India's governmental makeup is very similar to the United States in that it has both Horizontal and Vertical structures. Horizontal government refers to what in the United States we call Separation of Powers. It basically separates the government into three separate structures with checks and balances to stop corruption and tyranny from forming. The Horizontal structure is a Representative Democracy, thus the people vote for representatives to make laws for them. Vertical government refers to Federalism. It is basically a balance of power between the central governments and the provincial governments. The federal government in India is referred to as the Union Government or the Central Government. (The latter being more prevalent.) Unlike the United States, India has two vertical distributions below their Central Government. The First is the State Government and the second is the Panchayat (Local/Municipal).

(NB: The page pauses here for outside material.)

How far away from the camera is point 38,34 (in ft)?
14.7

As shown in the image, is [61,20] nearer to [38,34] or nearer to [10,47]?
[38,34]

This horizontal and vertical structures are influenced by coalitions. (Also a form of power sharing.) Like the United States, India has dominant political parties called coalitions. The largest coalition becomes the ruling party. This is dissimilar to the United States (in general), however is seen in England. The United States uses this form of Power Sharing in the House and the Senate. In India it is a broader national concept. Coalitions that are not the dominant or ruling party are referred to as the opposition. The opposition acts as a governmental referee and ensures that the people's wishes are upheld.
India also has power sharing within the castes and the social groups. These castes and social groups are designed to give voice to groups that would feel alienated. Basically it provides a governmental cubbyhole for minorities to have a voice in society.